El temporal de los últimos días quedó superado con lo cual la gente comenzó a poblar todos los espacios disponibles en inmediaciones de la bajada a la playa. Para su acceso, los más cómodos que usan gran cantidad de reposeras, sombrilla y equipo de mate; cuentan con la opción de descender en un carro automático de ascenso y descenso.
A los asiduos concurrentes se le sumaron en los últimos días un nutrido grupo de extranjeros que llegaron a conocer el lugar con “autoportantes” y motos, en tren de recorrida por toda la costa atlántica rionegrina.

En los estacionamientos contiguos a la bajada por el acantilado no cabía un alfiler. Se estima que los visitantes llegan en un promedio de unos 350 autos en forma diaria, sin contar el servicio de colectivos que une esta capital con ese punto de la costa atlántica.
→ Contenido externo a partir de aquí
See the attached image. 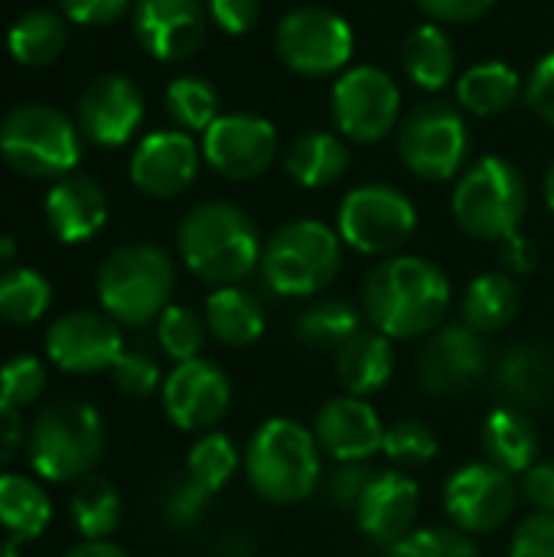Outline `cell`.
Listing matches in <instances>:
<instances>
[{
  "instance_id": "cell-1",
  "label": "cell",
  "mask_w": 554,
  "mask_h": 557,
  "mask_svg": "<svg viewBox=\"0 0 554 557\" xmlns=\"http://www.w3.org/2000/svg\"><path fill=\"white\" fill-rule=\"evenodd\" d=\"M451 277L421 255H392L379 261L362 284V313L372 330L395 339L431 336L451 310Z\"/></svg>"
},
{
  "instance_id": "cell-2",
  "label": "cell",
  "mask_w": 554,
  "mask_h": 557,
  "mask_svg": "<svg viewBox=\"0 0 554 557\" xmlns=\"http://www.w3.org/2000/svg\"><path fill=\"white\" fill-rule=\"evenodd\" d=\"M176 251L193 277L212 287H232L261 268L264 242L245 209L212 199L183 215L176 228Z\"/></svg>"
},
{
  "instance_id": "cell-3",
  "label": "cell",
  "mask_w": 554,
  "mask_h": 557,
  "mask_svg": "<svg viewBox=\"0 0 554 557\" xmlns=\"http://www.w3.org/2000/svg\"><path fill=\"white\" fill-rule=\"evenodd\" d=\"M320 454L323 450L310 428L294 418H271L248 437L245 476L261 499L274 506H294L317 490L323 473Z\"/></svg>"
},
{
  "instance_id": "cell-4",
  "label": "cell",
  "mask_w": 554,
  "mask_h": 557,
  "mask_svg": "<svg viewBox=\"0 0 554 557\" xmlns=\"http://www.w3.org/2000/svg\"><path fill=\"white\" fill-rule=\"evenodd\" d=\"M451 212L464 235L500 245L519 232L529 212L526 176L506 157H480L457 176Z\"/></svg>"
},
{
  "instance_id": "cell-5",
  "label": "cell",
  "mask_w": 554,
  "mask_h": 557,
  "mask_svg": "<svg viewBox=\"0 0 554 557\" xmlns=\"http://www.w3.org/2000/svg\"><path fill=\"white\" fill-rule=\"evenodd\" d=\"M173 284L176 271L170 255L150 242L121 245L98 268L101 310L124 326H144L160 320V313L170 307Z\"/></svg>"
},
{
  "instance_id": "cell-6",
  "label": "cell",
  "mask_w": 554,
  "mask_h": 557,
  "mask_svg": "<svg viewBox=\"0 0 554 557\" xmlns=\"http://www.w3.org/2000/svg\"><path fill=\"white\" fill-rule=\"evenodd\" d=\"M343 268V238L317 219H294L271 232L261 251V277L278 297H313Z\"/></svg>"
},
{
  "instance_id": "cell-7",
  "label": "cell",
  "mask_w": 554,
  "mask_h": 557,
  "mask_svg": "<svg viewBox=\"0 0 554 557\" xmlns=\"http://www.w3.org/2000/svg\"><path fill=\"white\" fill-rule=\"evenodd\" d=\"M0 157L29 180H62L82 157V131L52 104L26 101L0 121Z\"/></svg>"
},
{
  "instance_id": "cell-8",
  "label": "cell",
  "mask_w": 554,
  "mask_h": 557,
  "mask_svg": "<svg viewBox=\"0 0 554 557\" xmlns=\"http://www.w3.org/2000/svg\"><path fill=\"white\" fill-rule=\"evenodd\" d=\"M398 157L408 173L428 183H447L470 166L473 137L457 104L444 98L418 101L398 124Z\"/></svg>"
},
{
  "instance_id": "cell-9",
  "label": "cell",
  "mask_w": 554,
  "mask_h": 557,
  "mask_svg": "<svg viewBox=\"0 0 554 557\" xmlns=\"http://www.w3.org/2000/svg\"><path fill=\"white\" fill-rule=\"evenodd\" d=\"M104 450V424L91 405H46L29 431V463L42 480H82Z\"/></svg>"
},
{
  "instance_id": "cell-10",
  "label": "cell",
  "mask_w": 554,
  "mask_h": 557,
  "mask_svg": "<svg viewBox=\"0 0 554 557\" xmlns=\"http://www.w3.org/2000/svg\"><path fill=\"white\" fill-rule=\"evenodd\" d=\"M274 52L291 72L304 78H327L349 69V59L356 52V33L343 13L304 3L278 20Z\"/></svg>"
},
{
  "instance_id": "cell-11",
  "label": "cell",
  "mask_w": 554,
  "mask_h": 557,
  "mask_svg": "<svg viewBox=\"0 0 554 557\" xmlns=\"http://www.w3.org/2000/svg\"><path fill=\"white\" fill-rule=\"evenodd\" d=\"M418 228L415 202L389 183H366L343 196L336 212V232L343 245L359 255H395L411 242Z\"/></svg>"
},
{
  "instance_id": "cell-12",
  "label": "cell",
  "mask_w": 554,
  "mask_h": 557,
  "mask_svg": "<svg viewBox=\"0 0 554 557\" xmlns=\"http://www.w3.org/2000/svg\"><path fill=\"white\" fill-rule=\"evenodd\" d=\"M330 117L343 140L379 144L402 124V88L382 65H353L333 82Z\"/></svg>"
},
{
  "instance_id": "cell-13",
  "label": "cell",
  "mask_w": 554,
  "mask_h": 557,
  "mask_svg": "<svg viewBox=\"0 0 554 557\" xmlns=\"http://www.w3.org/2000/svg\"><path fill=\"white\" fill-rule=\"evenodd\" d=\"M199 147H202V160L222 180L248 183L271 170L281 150V137L268 117L251 111H232V114H219L209 124Z\"/></svg>"
},
{
  "instance_id": "cell-14",
  "label": "cell",
  "mask_w": 554,
  "mask_h": 557,
  "mask_svg": "<svg viewBox=\"0 0 554 557\" xmlns=\"http://www.w3.org/2000/svg\"><path fill=\"white\" fill-rule=\"evenodd\" d=\"M519 486L513 473L487 463H467L451 473L444 486V512L454 529L467 535H490L516 512Z\"/></svg>"
},
{
  "instance_id": "cell-15",
  "label": "cell",
  "mask_w": 554,
  "mask_h": 557,
  "mask_svg": "<svg viewBox=\"0 0 554 557\" xmlns=\"http://www.w3.org/2000/svg\"><path fill=\"white\" fill-rule=\"evenodd\" d=\"M415 369H418V385L428 395L434 398L457 395L487 375L490 369L487 336L470 330L464 320L444 323L424 339Z\"/></svg>"
},
{
  "instance_id": "cell-16",
  "label": "cell",
  "mask_w": 554,
  "mask_h": 557,
  "mask_svg": "<svg viewBox=\"0 0 554 557\" xmlns=\"http://www.w3.org/2000/svg\"><path fill=\"white\" fill-rule=\"evenodd\" d=\"M232 405V382L222 366L209 359L176 362L163 379V411L186 434L212 431Z\"/></svg>"
},
{
  "instance_id": "cell-17",
  "label": "cell",
  "mask_w": 554,
  "mask_h": 557,
  "mask_svg": "<svg viewBox=\"0 0 554 557\" xmlns=\"http://www.w3.org/2000/svg\"><path fill=\"white\" fill-rule=\"evenodd\" d=\"M131 26L137 46L157 62H186L206 39V0H134Z\"/></svg>"
},
{
  "instance_id": "cell-18",
  "label": "cell",
  "mask_w": 554,
  "mask_h": 557,
  "mask_svg": "<svg viewBox=\"0 0 554 557\" xmlns=\"http://www.w3.org/2000/svg\"><path fill=\"white\" fill-rule=\"evenodd\" d=\"M147 104L140 88L121 75L108 72L85 85L75 111V124L95 147H124L144 124Z\"/></svg>"
},
{
  "instance_id": "cell-19",
  "label": "cell",
  "mask_w": 554,
  "mask_h": 557,
  "mask_svg": "<svg viewBox=\"0 0 554 557\" xmlns=\"http://www.w3.org/2000/svg\"><path fill=\"white\" fill-rule=\"evenodd\" d=\"M202 163V147L193 140V134L170 127V131H150L137 150L131 153V183L150 196V199H176L183 196Z\"/></svg>"
},
{
  "instance_id": "cell-20",
  "label": "cell",
  "mask_w": 554,
  "mask_h": 557,
  "mask_svg": "<svg viewBox=\"0 0 554 557\" xmlns=\"http://www.w3.org/2000/svg\"><path fill=\"white\" fill-rule=\"evenodd\" d=\"M46 352L62 372L91 375L104 372L124 352V339L118 323L108 313L75 310L59 317L46 333Z\"/></svg>"
},
{
  "instance_id": "cell-21",
  "label": "cell",
  "mask_w": 554,
  "mask_h": 557,
  "mask_svg": "<svg viewBox=\"0 0 554 557\" xmlns=\"http://www.w3.org/2000/svg\"><path fill=\"white\" fill-rule=\"evenodd\" d=\"M313 434L323 454L336 463H366L382 450L385 424L379 411L356 395L327 398L313 418Z\"/></svg>"
},
{
  "instance_id": "cell-22",
  "label": "cell",
  "mask_w": 554,
  "mask_h": 557,
  "mask_svg": "<svg viewBox=\"0 0 554 557\" xmlns=\"http://www.w3.org/2000/svg\"><path fill=\"white\" fill-rule=\"evenodd\" d=\"M418 509H421L418 483L402 470H382L372 473V480L366 483L353 516L366 539H372L382 548H392L408 532H415Z\"/></svg>"
},
{
  "instance_id": "cell-23",
  "label": "cell",
  "mask_w": 554,
  "mask_h": 557,
  "mask_svg": "<svg viewBox=\"0 0 554 557\" xmlns=\"http://www.w3.org/2000/svg\"><path fill=\"white\" fill-rule=\"evenodd\" d=\"M46 222L62 245H82L104 228L108 196L91 176L69 173L46 193Z\"/></svg>"
},
{
  "instance_id": "cell-24",
  "label": "cell",
  "mask_w": 554,
  "mask_h": 557,
  "mask_svg": "<svg viewBox=\"0 0 554 557\" xmlns=\"http://www.w3.org/2000/svg\"><path fill=\"white\" fill-rule=\"evenodd\" d=\"M493 388L506 408L516 411H539L554 395V362L539 343H516L509 346L493 372Z\"/></svg>"
},
{
  "instance_id": "cell-25",
  "label": "cell",
  "mask_w": 554,
  "mask_h": 557,
  "mask_svg": "<svg viewBox=\"0 0 554 557\" xmlns=\"http://www.w3.org/2000/svg\"><path fill=\"white\" fill-rule=\"evenodd\" d=\"M336 379L346 395L369 398L382 392L395 375V349L392 339L379 330H359L336 356Z\"/></svg>"
},
{
  "instance_id": "cell-26",
  "label": "cell",
  "mask_w": 554,
  "mask_h": 557,
  "mask_svg": "<svg viewBox=\"0 0 554 557\" xmlns=\"http://www.w3.org/2000/svg\"><path fill=\"white\" fill-rule=\"evenodd\" d=\"M526 95L519 69L500 59H487L457 75V104L473 117H496L513 111Z\"/></svg>"
},
{
  "instance_id": "cell-27",
  "label": "cell",
  "mask_w": 554,
  "mask_h": 557,
  "mask_svg": "<svg viewBox=\"0 0 554 557\" xmlns=\"http://www.w3.org/2000/svg\"><path fill=\"white\" fill-rule=\"evenodd\" d=\"M402 69L421 91H444L457 75V49L441 23L415 26L402 42Z\"/></svg>"
},
{
  "instance_id": "cell-28",
  "label": "cell",
  "mask_w": 554,
  "mask_h": 557,
  "mask_svg": "<svg viewBox=\"0 0 554 557\" xmlns=\"http://www.w3.org/2000/svg\"><path fill=\"white\" fill-rule=\"evenodd\" d=\"M284 170L304 189L333 186L349 170V144L336 131H304L291 140Z\"/></svg>"
},
{
  "instance_id": "cell-29",
  "label": "cell",
  "mask_w": 554,
  "mask_h": 557,
  "mask_svg": "<svg viewBox=\"0 0 554 557\" xmlns=\"http://www.w3.org/2000/svg\"><path fill=\"white\" fill-rule=\"evenodd\" d=\"M522 310V290L519 281L506 271H487L473 277L460 300V317L470 330L490 336L506 330Z\"/></svg>"
},
{
  "instance_id": "cell-30",
  "label": "cell",
  "mask_w": 554,
  "mask_h": 557,
  "mask_svg": "<svg viewBox=\"0 0 554 557\" xmlns=\"http://www.w3.org/2000/svg\"><path fill=\"white\" fill-rule=\"evenodd\" d=\"M206 326L222 346L245 349L264 336L268 317L251 290L232 284V287H216L206 297Z\"/></svg>"
},
{
  "instance_id": "cell-31",
  "label": "cell",
  "mask_w": 554,
  "mask_h": 557,
  "mask_svg": "<svg viewBox=\"0 0 554 557\" xmlns=\"http://www.w3.org/2000/svg\"><path fill=\"white\" fill-rule=\"evenodd\" d=\"M483 454L506 473H526L539 457V431L526 411L500 405L483 421Z\"/></svg>"
},
{
  "instance_id": "cell-32",
  "label": "cell",
  "mask_w": 554,
  "mask_h": 557,
  "mask_svg": "<svg viewBox=\"0 0 554 557\" xmlns=\"http://www.w3.org/2000/svg\"><path fill=\"white\" fill-rule=\"evenodd\" d=\"M65 42H69V20L56 10H29L7 33L10 55L29 69L56 62Z\"/></svg>"
},
{
  "instance_id": "cell-33",
  "label": "cell",
  "mask_w": 554,
  "mask_h": 557,
  "mask_svg": "<svg viewBox=\"0 0 554 557\" xmlns=\"http://www.w3.org/2000/svg\"><path fill=\"white\" fill-rule=\"evenodd\" d=\"M52 506L39 483L13 473L0 476V525L10 532V539L29 542L46 532Z\"/></svg>"
},
{
  "instance_id": "cell-34",
  "label": "cell",
  "mask_w": 554,
  "mask_h": 557,
  "mask_svg": "<svg viewBox=\"0 0 554 557\" xmlns=\"http://www.w3.org/2000/svg\"><path fill=\"white\" fill-rule=\"evenodd\" d=\"M362 330V313L349 300H317L297 317V339L313 352H340Z\"/></svg>"
},
{
  "instance_id": "cell-35",
  "label": "cell",
  "mask_w": 554,
  "mask_h": 557,
  "mask_svg": "<svg viewBox=\"0 0 554 557\" xmlns=\"http://www.w3.org/2000/svg\"><path fill=\"white\" fill-rule=\"evenodd\" d=\"M121 493L104 476H82L72 493V522L85 542H104L121 525Z\"/></svg>"
},
{
  "instance_id": "cell-36",
  "label": "cell",
  "mask_w": 554,
  "mask_h": 557,
  "mask_svg": "<svg viewBox=\"0 0 554 557\" xmlns=\"http://www.w3.org/2000/svg\"><path fill=\"white\" fill-rule=\"evenodd\" d=\"M163 108L170 121L186 134H206L209 124L222 114L219 88L202 75H180L163 91Z\"/></svg>"
},
{
  "instance_id": "cell-37",
  "label": "cell",
  "mask_w": 554,
  "mask_h": 557,
  "mask_svg": "<svg viewBox=\"0 0 554 557\" xmlns=\"http://www.w3.org/2000/svg\"><path fill=\"white\" fill-rule=\"evenodd\" d=\"M49 281L33 268L0 271V320L13 326L36 323L49 310Z\"/></svg>"
},
{
  "instance_id": "cell-38",
  "label": "cell",
  "mask_w": 554,
  "mask_h": 557,
  "mask_svg": "<svg viewBox=\"0 0 554 557\" xmlns=\"http://www.w3.org/2000/svg\"><path fill=\"white\" fill-rule=\"evenodd\" d=\"M235 470H238V447L232 444V437L219 431H206L193 444L189 460H186V476L209 496L222 493L229 480L235 476Z\"/></svg>"
},
{
  "instance_id": "cell-39",
  "label": "cell",
  "mask_w": 554,
  "mask_h": 557,
  "mask_svg": "<svg viewBox=\"0 0 554 557\" xmlns=\"http://www.w3.org/2000/svg\"><path fill=\"white\" fill-rule=\"evenodd\" d=\"M206 333H209L206 317L193 313L189 307H167L157 320L160 349L176 362L199 359V352L206 346Z\"/></svg>"
},
{
  "instance_id": "cell-40",
  "label": "cell",
  "mask_w": 554,
  "mask_h": 557,
  "mask_svg": "<svg viewBox=\"0 0 554 557\" xmlns=\"http://www.w3.org/2000/svg\"><path fill=\"white\" fill-rule=\"evenodd\" d=\"M441 450V441L434 434L431 424L405 418L392 428H385V441H382V454L395 463V467H428Z\"/></svg>"
},
{
  "instance_id": "cell-41",
  "label": "cell",
  "mask_w": 554,
  "mask_h": 557,
  "mask_svg": "<svg viewBox=\"0 0 554 557\" xmlns=\"http://www.w3.org/2000/svg\"><path fill=\"white\" fill-rule=\"evenodd\" d=\"M389 557H480L473 535L460 529H415L398 545L389 548Z\"/></svg>"
},
{
  "instance_id": "cell-42",
  "label": "cell",
  "mask_w": 554,
  "mask_h": 557,
  "mask_svg": "<svg viewBox=\"0 0 554 557\" xmlns=\"http://www.w3.org/2000/svg\"><path fill=\"white\" fill-rule=\"evenodd\" d=\"M46 388V369L33 356H16L0 369V398L13 408L33 405Z\"/></svg>"
},
{
  "instance_id": "cell-43",
  "label": "cell",
  "mask_w": 554,
  "mask_h": 557,
  "mask_svg": "<svg viewBox=\"0 0 554 557\" xmlns=\"http://www.w3.org/2000/svg\"><path fill=\"white\" fill-rule=\"evenodd\" d=\"M114 385L131 395V398H147L160 388V366L147 352H121L118 362L111 366Z\"/></svg>"
},
{
  "instance_id": "cell-44",
  "label": "cell",
  "mask_w": 554,
  "mask_h": 557,
  "mask_svg": "<svg viewBox=\"0 0 554 557\" xmlns=\"http://www.w3.org/2000/svg\"><path fill=\"white\" fill-rule=\"evenodd\" d=\"M509 557H554V512H532L522 519L513 532Z\"/></svg>"
},
{
  "instance_id": "cell-45",
  "label": "cell",
  "mask_w": 554,
  "mask_h": 557,
  "mask_svg": "<svg viewBox=\"0 0 554 557\" xmlns=\"http://www.w3.org/2000/svg\"><path fill=\"white\" fill-rule=\"evenodd\" d=\"M209 23L229 36H245L261 23V0H206Z\"/></svg>"
},
{
  "instance_id": "cell-46",
  "label": "cell",
  "mask_w": 554,
  "mask_h": 557,
  "mask_svg": "<svg viewBox=\"0 0 554 557\" xmlns=\"http://www.w3.org/2000/svg\"><path fill=\"white\" fill-rule=\"evenodd\" d=\"M206 499H209V493H206V490H199V486L183 473V476H180V483H173V486H170L167 503H163V512H167V519H170L173 525L189 529V525L202 516Z\"/></svg>"
},
{
  "instance_id": "cell-47",
  "label": "cell",
  "mask_w": 554,
  "mask_h": 557,
  "mask_svg": "<svg viewBox=\"0 0 554 557\" xmlns=\"http://www.w3.org/2000/svg\"><path fill=\"white\" fill-rule=\"evenodd\" d=\"M62 16L78 26H111L127 10H134V0H59Z\"/></svg>"
},
{
  "instance_id": "cell-48",
  "label": "cell",
  "mask_w": 554,
  "mask_h": 557,
  "mask_svg": "<svg viewBox=\"0 0 554 557\" xmlns=\"http://www.w3.org/2000/svg\"><path fill=\"white\" fill-rule=\"evenodd\" d=\"M526 104L532 114L554 131V52L542 55L526 82Z\"/></svg>"
},
{
  "instance_id": "cell-49",
  "label": "cell",
  "mask_w": 554,
  "mask_h": 557,
  "mask_svg": "<svg viewBox=\"0 0 554 557\" xmlns=\"http://www.w3.org/2000/svg\"><path fill=\"white\" fill-rule=\"evenodd\" d=\"M500 0H415L431 23H477L493 13Z\"/></svg>"
},
{
  "instance_id": "cell-50",
  "label": "cell",
  "mask_w": 554,
  "mask_h": 557,
  "mask_svg": "<svg viewBox=\"0 0 554 557\" xmlns=\"http://www.w3.org/2000/svg\"><path fill=\"white\" fill-rule=\"evenodd\" d=\"M519 496L532 506V512H554V460L532 463L522 473Z\"/></svg>"
},
{
  "instance_id": "cell-51",
  "label": "cell",
  "mask_w": 554,
  "mask_h": 557,
  "mask_svg": "<svg viewBox=\"0 0 554 557\" xmlns=\"http://www.w3.org/2000/svg\"><path fill=\"white\" fill-rule=\"evenodd\" d=\"M372 480V470L366 463H340V470L330 480V499L340 509H356L366 483Z\"/></svg>"
},
{
  "instance_id": "cell-52",
  "label": "cell",
  "mask_w": 554,
  "mask_h": 557,
  "mask_svg": "<svg viewBox=\"0 0 554 557\" xmlns=\"http://www.w3.org/2000/svg\"><path fill=\"white\" fill-rule=\"evenodd\" d=\"M539 258H542L539 255V245L529 235H522V232H516L506 242H500V264L513 277L516 274H532L539 268Z\"/></svg>"
},
{
  "instance_id": "cell-53",
  "label": "cell",
  "mask_w": 554,
  "mask_h": 557,
  "mask_svg": "<svg viewBox=\"0 0 554 557\" xmlns=\"http://www.w3.org/2000/svg\"><path fill=\"white\" fill-rule=\"evenodd\" d=\"M20 444H23V418L10 401L0 398V467L13 460Z\"/></svg>"
},
{
  "instance_id": "cell-54",
  "label": "cell",
  "mask_w": 554,
  "mask_h": 557,
  "mask_svg": "<svg viewBox=\"0 0 554 557\" xmlns=\"http://www.w3.org/2000/svg\"><path fill=\"white\" fill-rule=\"evenodd\" d=\"M62 557H127L118 545H111L108 539L104 542H85V545H78V548H72V552H65Z\"/></svg>"
},
{
  "instance_id": "cell-55",
  "label": "cell",
  "mask_w": 554,
  "mask_h": 557,
  "mask_svg": "<svg viewBox=\"0 0 554 557\" xmlns=\"http://www.w3.org/2000/svg\"><path fill=\"white\" fill-rule=\"evenodd\" d=\"M542 196H545V206L554 212V160L552 166L545 170V180H542Z\"/></svg>"
},
{
  "instance_id": "cell-56",
  "label": "cell",
  "mask_w": 554,
  "mask_h": 557,
  "mask_svg": "<svg viewBox=\"0 0 554 557\" xmlns=\"http://www.w3.org/2000/svg\"><path fill=\"white\" fill-rule=\"evenodd\" d=\"M13 255H16V242L7 238V235H0V264H7Z\"/></svg>"
},
{
  "instance_id": "cell-57",
  "label": "cell",
  "mask_w": 554,
  "mask_h": 557,
  "mask_svg": "<svg viewBox=\"0 0 554 557\" xmlns=\"http://www.w3.org/2000/svg\"><path fill=\"white\" fill-rule=\"evenodd\" d=\"M0 557H20V552H16V539L0 542Z\"/></svg>"
}]
</instances>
Los grupos familiares y de amigos, prácticamente mezclados, suelen aprovechar el momento de la bajamar. Allí, en la restinga se puede utilizar como lugar de baño una serie de “piletones” naturales.
Los visitantes, que son tan curiosos como los lobos que habitan en las inmediaciones, han descubierto otro “piletón” natural más a unos 500 metros. Al estar un poco más alejado del grueso de los veraneantes, el lugar se presenta como más tranquilo.

Los guarda-ambientales son los que más trabajo tienen por estos días ante la masiva concurrencia. Sobre la base del acantilado imparten recomendaciones a los veraneantes para que no bajen con mascotas al lugar por tratarse de un área natural protegida, y paralelamente, en la zona de playa se han visto obligados a emplazar una suerte de vallado imaginario y mantener una atenta vigilancia ya que un pequeño grupo se desprendió de la colonia –de unos 5.000 ejemplares- y decidió apostarse a unos 500 metros del espacio público.
En forma individual se los ve entre la gente con lo cual se están extremando todos los recursos para evitar contactos, y fomentar el respeto mutuo. Al parecer, esta zona de descanso está compuesta por machos que han perdido su harem en la colonia principal, y hacen algunas ostentaciones en su despliegue de supervivencia para tratar de recuperarlo.